During a news conference that he convened in 1994, he launched into a subject that had been considered out of bounds; Ntimama blamed Independence President Jomo Kenyatta for Kenya’s ills. “I believe in regionalism and federalism. But although I would actually support equitable distribution of land in the Rift Valley even as late as now, it’s because Kenyatta in his own wisdom wanted to give the Kikuyu … both an economic and firm political base,” he said.

He would later tell The Economic Review in July 1994, “Kenyatta made sure that it was only the Kikuyu who benefitted in replacing the white man in the agricultural lands of the Rift Valley … what I am trying to say is that Kenyatta committed a breach of trust because he had the Rift Valley exclusively for the sons and daughters of Gikuyu and Mumbi.”

Further, in an opinion piece in The Weekly Review of June 1995, Ntimama argued, “There is nothing like a model or ideal Constitution. The Constitution is not intended to serve a preconceived political agenda, but it is supposed to build structures that would establish immortal humanist foundations. It is therefore important that people of this country try to frustrate and discourage attempts by elitist, affluent, professional, aristocratic and other recognised groups to monopolise or hijack the preparation of the Consitution.”

Towards the tail end of the 1990s, when he was moved to the Ministry of Transport and Communications, the politics of Kenya had changed drastically. Moi was nearing the end of his final term, part of the Opposition was now cooperating with KANU and the rest were amalgamating into a united front against the ruling party. The new Ministry was a different ball game. Kenya Railways (KR) was on the verge of collapse and the road network was in tatters.

KR, in particular, was near bankrupt. Ntimama proposed that the government take over the corporation’s debts because they had been incurred in the course of KR’s operations. He oversaw the process of the corporation leasing 10 locomotives from South Africa and the rehabilitation of dozens of others. But he was opposed to the privatisation of KR, claiming that the timing was not right.

A man who had strongly resisted political pluralism, constitutional reforms and the possible demise of KANU, the party that had ruled Kenya since independence, faced a dilemma after Moi, through Uhuru Kenyatta, lost in the 2002 elections.

Ntimama survived as an MP. Just before the 2007 elections, he decamped to KANU and was appointed Minister for Home Affairs and National Heritage in the Coalition Cabinet of President Mwai Kibaki and Prime Minister Raila Odinga.

Ntimama would later describe Moi as “one of the worst dictators who did not want anybody to go ahead of him.” In total, Ntimama served as Narok North MP for 25 consecutive years.

* Your tasks
[1] Answer these questions from the text on Ntimama's political career, one line each:
(a) Which ministry was Ntimama moved to toward the end of the 1990s?
(b) How many locomotives did Kenya Railways lease from South Africa under his oversight?
(c) For how many consecutive years did he serve as Narok North MP?
[2] Write the next part of the text on Ntimama's political career, starting after its final sentence.

* Records provided
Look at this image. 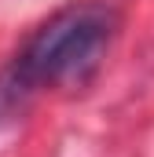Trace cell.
I'll return each instance as SVG.
<instances>
[{"mask_svg":"<svg viewBox=\"0 0 154 157\" xmlns=\"http://www.w3.org/2000/svg\"><path fill=\"white\" fill-rule=\"evenodd\" d=\"M121 15L103 0H74L48 15L0 70V124L15 121L48 88L84 84L114 44Z\"/></svg>","mask_w":154,"mask_h":157,"instance_id":"6da1fadb","label":"cell"}]
</instances>
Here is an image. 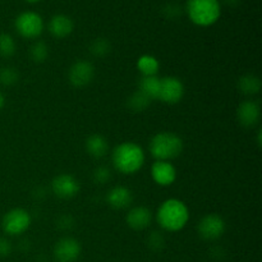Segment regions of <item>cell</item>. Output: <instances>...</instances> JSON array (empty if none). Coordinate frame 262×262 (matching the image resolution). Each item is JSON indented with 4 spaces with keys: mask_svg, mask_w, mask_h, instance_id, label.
Segmentation results:
<instances>
[{
    "mask_svg": "<svg viewBox=\"0 0 262 262\" xmlns=\"http://www.w3.org/2000/svg\"><path fill=\"white\" fill-rule=\"evenodd\" d=\"M156 220L166 232H179L188 223L189 210L181 200L169 199L164 201L158 209Z\"/></svg>",
    "mask_w": 262,
    "mask_h": 262,
    "instance_id": "1",
    "label": "cell"
},
{
    "mask_svg": "<svg viewBox=\"0 0 262 262\" xmlns=\"http://www.w3.org/2000/svg\"><path fill=\"white\" fill-rule=\"evenodd\" d=\"M113 165L119 173L135 174L143 166L146 155L143 148L135 142H123L114 148Z\"/></svg>",
    "mask_w": 262,
    "mask_h": 262,
    "instance_id": "2",
    "label": "cell"
},
{
    "mask_svg": "<svg viewBox=\"0 0 262 262\" xmlns=\"http://www.w3.org/2000/svg\"><path fill=\"white\" fill-rule=\"evenodd\" d=\"M148 147L156 160L170 161L183 152V141L173 132H159L151 138Z\"/></svg>",
    "mask_w": 262,
    "mask_h": 262,
    "instance_id": "3",
    "label": "cell"
},
{
    "mask_svg": "<svg viewBox=\"0 0 262 262\" xmlns=\"http://www.w3.org/2000/svg\"><path fill=\"white\" fill-rule=\"evenodd\" d=\"M186 9L189 19L202 27L214 25L222 13L219 0H188Z\"/></svg>",
    "mask_w": 262,
    "mask_h": 262,
    "instance_id": "4",
    "label": "cell"
},
{
    "mask_svg": "<svg viewBox=\"0 0 262 262\" xmlns=\"http://www.w3.org/2000/svg\"><path fill=\"white\" fill-rule=\"evenodd\" d=\"M32 219L27 210L20 209H12L4 215L2 220V227L4 233L8 235H20L30 228Z\"/></svg>",
    "mask_w": 262,
    "mask_h": 262,
    "instance_id": "5",
    "label": "cell"
},
{
    "mask_svg": "<svg viewBox=\"0 0 262 262\" xmlns=\"http://www.w3.org/2000/svg\"><path fill=\"white\" fill-rule=\"evenodd\" d=\"M15 30L25 38H37L42 33L43 20L35 12H23L15 19Z\"/></svg>",
    "mask_w": 262,
    "mask_h": 262,
    "instance_id": "6",
    "label": "cell"
},
{
    "mask_svg": "<svg viewBox=\"0 0 262 262\" xmlns=\"http://www.w3.org/2000/svg\"><path fill=\"white\" fill-rule=\"evenodd\" d=\"M225 228H227V224L222 216L217 214H207L199 222L197 232L202 239L212 242V241L219 239L224 234Z\"/></svg>",
    "mask_w": 262,
    "mask_h": 262,
    "instance_id": "7",
    "label": "cell"
},
{
    "mask_svg": "<svg viewBox=\"0 0 262 262\" xmlns=\"http://www.w3.org/2000/svg\"><path fill=\"white\" fill-rule=\"evenodd\" d=\"M184 95L183 82L177 77H164L160 78V90H159V99L164 104L174 105L178 104Z\"/></svg>",
    "mask_w": 262,
    "mask_h": 262,
    "instance_id": "8",
    "label": "cell"
},
{
    "mask_svg": "<svg viewBox=\"0 0 262 262\" xmlns=\"http://www.w3.org/2000/svg\"><path fill=\"white\" fill-rule=\"evenodd\" d=\"M95 78V67L89 60H77L72 64L68 72V79L72 86L77 89L86 87L94 81Z\"/></svg>",
    "mask_w": 262,
    "mask_h": 262,
    "instance_id": "9",
    "label": "cell"
},
{
    "mask_svg": "<svg viewBox=\"0 0 262 262\" xmlns=\"http://www.w3.org/2000/svg\"><path fill=\"white\" fill-rule=\"evenodd\" d=\"M82 252L81 243L72 237H64L54 246V257L58 262H76Z\"/></svg>",
    "mask_w": 262,
    "mask_h": 262,
    "instance_id": "10",
    "label": "cell"
},
{
    "mask_svg": "<svg viewBox=\"0 0 262 262\" xmlns=\"http://www.w3.org/2000/svg\"><path fill=\"white\" fill-rule=\"evenodd\" d=\"M51 191L59 199H73V197H76L78 194L79 183L71 174H59L51 182Z\"/></svg>",
    "mask_w": 262,
    "mask_h": 262,
    "instance_id": "11",
    "label": "cell"
},
{
    "mask_svg": "<svg viewBox=\"0 0 262 262\" xmlns=\"http://www.w3.org/2000/svg\"><path fill=\"white\" fill-rule=\"evenodd\" d=\"M151 177H152L154 182L159 186H171L177 179L176 166L170 161L156 160L151 166Z\"/></svg>",
    "mask_w": 262,
    "mask_h": 262,
    "instance_id": "12",
    "label": "cell"
},
{
    "mask_svg": "<svg viewBox=\"0 0 262 262\" xmlns=\"http://www.w3.org/2000/svg\"><path fill=\"white\" fill-rule=\"evenodd\" d=\"M260 105H258V102L252 101V100L243 101L237 109L238 122H239L241 125L246 128H251L257 124L258 120H260Z\"/></svg>",
    "mask_w": 262,
    "mask_h": 262,
    "instance_id": "13",
    "label": "cell"
},
{
    "mask_svg": "<svg viewBox=\"0 0 262 262\" xmlns=\"http://www.w3.org/2000/svg\"><path fill=\"white\" fill-rule=\"evenodd\" d=\"M106 201L115 210L128 209L133 202V193L127 187L115 186L107 192Z\"/></svg>",
    "mask_w": 262,
    "mask_h": 262,
    "instance_id": "14",
    "label": "cell"
},
{
    "mask_svg": "<svg viewBox=\"0 0 262 262\" xmlns=\"http://www.w3.org/2000/svg\"><path fill=\"white\" fill-rule=\"evenodd\" d=\"M151 220H152V212L145 206L132 207L125 216L128 227L135 230H143L148 228Z\"/></svg>",
    "mask_w": 262,
    "mask_h": 262,
    "instance_id": "15",
    "label": "cell"
},
{
    "mask_svg": "<svg viewBox=\"0 0 262 262\" xmlns=\"http://www.w3.org/2000/svg\"><path fill=\"white\" fill-rule=\"evenodd\" d=\"M73 20L66 14H56L49 22V32L56 38L68 37L73 32Z\"/></svg>",
    "mask_w": 262,
    "mask_h": 262,
    "instance_id": "16",
    "label": "cell"
},
{
    "mask_svg": "<svg viewBox=\"0 0 262 262\" xmlns=\"http://www.w3.org/2000/svg\"><path fill=\"white\" fill-rule=\"evenodd\" d=\"M87 154L95 159H102L109 152V142L101 135H91L84 143Z\"/></svg>",
    "mask_w": 262,
    "mask_h": 262,
    "instance_id": "17",
    "label": "cell"
},
{
    "mask_svg": "<svg viewBox=\"0 0 262 262\" xmlns=\"http://www.w3.org/2000/svg\"><path fill=\"white\" fill-rule=\"evenodd\" d=\"M159 90H160V78L158 76L142 77L138 82V91L146 95L151 101L159 99Z\"/></svg>",
    "mask_w": 262,
    "mask_h": 262,
    "instance_id": "18",
    "label": "cell"
},
{
    "mask_svg": "<svg viewBox=\"0 0 262 262\" xmlns=\"http://www.w3.org/2000/svg\"><path fill=\"white\" fill-rule=\"evenodd\" d=\"M238 90L242 94L248 95V96H253V95L258 94L261 90V79L258 78L256 74L248 73L245 74L238 81Z\"/></svg>",
    "mask_w": 262,
    "mask_h": 262,
    "instance_id": "19",
    "label": "cell"
},
{
    "mask_svg": "<svg viewBox=\"0 0 262 262\" xmlns=\"http://www.w3.org/2000/svg\"><path fill=\"white\" fill-rule=\"evenodd\" d=\"M159 68H160V64H159V60L155 56L145 54V55L138 58L137 69L141 72L142 77L156 76L159 72Z\"/></svg>",
    "mask_w": 262,
    "mask_h": 262,
    "instance_id": "20",
    "label": "cell"
},
{
    "mask_svg": "<svg viewBox=\"0 0 262 262\" xmlns=\"http://www.w3.org/2000/svg\"><path fill=\"white\" fill-rule=\"evenodd\" d=\"M151 102L152 101H151V100L148 99L146 95H143L142 92L138 91L137 90L135 94L130 95V97L128 99L127 105H128V107L132 110V112L142 113V112H145L148 106H150Z\"/></svg>",
    "mask_w": 262,
    "mask_h": 262,
    "instance_id": "21",
    "label": "cell"
},
{
    "mask_svg": "<svg viewBox=\"0 0 262 262\" xmlns=\"http://www.w3.org/2000/svg\"><path fill=\"white\" fill-rule=\"evenodd\" d=\"M110 50H112V43L107 38L104 37L95 38L90 45V53L95 58H105L110 53Z\"/></svg>",
    "mask_w": 262,
    "mask_h": 262,
    "instance_id": "22",
    "label": "cell"
},
{
    "mask_svg": "<svg viewBox=\"0 0 262 262\" xmlns=\"http://www.w3.org/2000/svg\"><path fill=\"white\" fill-rule=\"evenodd\" d=\"M49 56V46L43 41H36L30 48V58L35 63H43Z\"/></svg>",
    "mask_w": 262,
    "mask_h": 262,
    "instance_id": "23",
    "label": "cell"
},
{
    "mask_svg": "<svg viewBox=\"0 0 262 262\" xmlns=\"http://www.w3.org/2000/svg\"><path fill=\"white\" fill-rule=\"evenodd\" d=\"M17 46L15 41L9 33H0V56L3 58H10L15 54Z\"/></svg>",
    "mask_w": 262,
    "mask_h": 262,
    "instance_id": "24",
    "label": "cell"
},
{
    "mask_svg": "<svg viewBox=\"0 0 262 262\" xmlns=\"http://www.w3.org/2000/svg\"><path fill=\"white\" fill-rule=\"evenodd\" d=\"M19 79V73L13 67H5L0 69V83L3 86H14Z\"/></svg>",
    "mask_w": 262,
    "mask_h": 262,
    "instance_id": "25",
    "label": "cell"
},
{
    "mask_svg": "<svg viewBox=\"0 0 262 262\" xmlns=\"http://www.w3.org/2000/svg\"><path fill=\"white\" fill-rule=\"evenodd\" d=\"M92 178H94V182L97 184H105L110 181L112 178V171H110L109 168L106 166H99L94 170L92 173Z\"/></svg>",
    "mask_w": 262,
    "mask_h": 262,
    "instance_id": "26",
    "label": "cell"
},
{
    "mask_svg": "<svg viewBox=\"0 0 262 262\" xmlns=\"http://www.w3.org/2000/svg\"><path fill=\"white\" fill-rule=\"evenodd\" d=\"M148 247L152 248L154 251H160L161 248L165 245V241H164V237L161 235V233L154 232L148 235Z\"/></svg>",
    "mask_w": 262,
    "mask_h": 262,
    "instance_id": "27",
    "label": "cell"
},
{
    "mask_svg": "<svg viewBox=\"0 0 262 262\" xmlns=\"http://www.w3.org/2000/svg\"><path fill=\"white\" fill-rule=\"evenodd\" d=\"M12 252V243L4 237H0V257H7Z\"/></svg>",
    "mask_w": 262,
    "mask_h": 262,
    "instance_id": "28",
    "label": "cell"
},
{
    "mask_svg": "<svg viewBox=\"0 0 262 262\" xmlns=\"http://www.w3.org/2000/svg\"><path fill=\"white\" fill-rule=\"evenodd\" d=\"M73 225H74L73 219H72L71 216H67V215L66 216H61L60 219L58 220V227L63 230L72 229V227H73Z\"/></svg>",
    "mask_w": 262,
    "mask_h": 262,
    "instance_id": "29",
    "label": "cell"
},
{
    "mask_svg": "<svg viewBox=\"0 0 262 262\" xmlns=\"http://www.w3.org/2000/svg\"><path fill=\"white\" fill-rule=\"evenodd\" d=\"M181 10H179V7L176 4H168L165 7V14H168V17L174 18L177 15H179Z\"/></svg>",
    "mask_w": 262,
    "mask_h": 262,
    "instance_id": "30",
    "label": "cell"
},
{
    "mask_svg": "<svg viewBox=\"0 0 262 262\" xmlns=\"http://www.w3.org/2000/svg\"><path fill=\"white\" fill-rule=\"evenodd\" d=\"M5 106V96L2 91H0V110Z\"/></svg>",
    "mask_w": 262,
    "mask_h": 262,
    "instance_id": "31",
    "label": "cell"
},
{
    "mask_svg": "<svg viewBox=\"0 0 262 262\" xmlns=\"http://www.w3.org/2000/svg\"><path fill=\"white\" fill-rule=\"evenodd\" d=\"M225 3H227L228 5H235L238 3V0H225Z\"/></svg>",
    "mask_w": 262,
    "mask_h": 262,
    "instance_id": "32",
    "label": "cell"
},
{
    "mask_svg": "<svg viewBox=\"0 0 262 262\" xmlns=\"http://www.w3.org/2000/svg\"><path fill=\"white\" fill-rule=\"evenodd\" d=\"M26 2H28V3H37V2H40V0H26Z\"/></svg>",
    "mask_w": 262,
    "mask_h": 262,
    "instance_id": "33",
    "label": "cell"
}]
</instances>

* Per-task outputs
[1]
(a) The Ministry of Transport and Communications.
(b) 10.
(c) 25.

[2]
To his critics, Ntimama was a war-lord. However, without doubt, he fought for the rights of his Maasai community. He was the pioneer activist of Maasai rights. He championed the community’s interests in Kenya and even across borders in Tanzania and Uganda. It was during his time that many Maasais embraced education.

Ntimama gave the Maasai a voice. A people who since time immemorial had felt inferior and of lower status, could now stand tall. The elite among the community came to realise that they could invest in things other than livestock. The Maasai shuka became a common household icon globally, and the red dresses were both recognised and coveted internationally.

Ntimama loved reading. His favourite authors were Shakespeare, Mark Twain, Chinua Achebe and Wole Soyinka. He had built a magnificent home library to house his numerous books. Before his death, he donated what he often described as his “heritage to the Maasai community” to a library in Narok.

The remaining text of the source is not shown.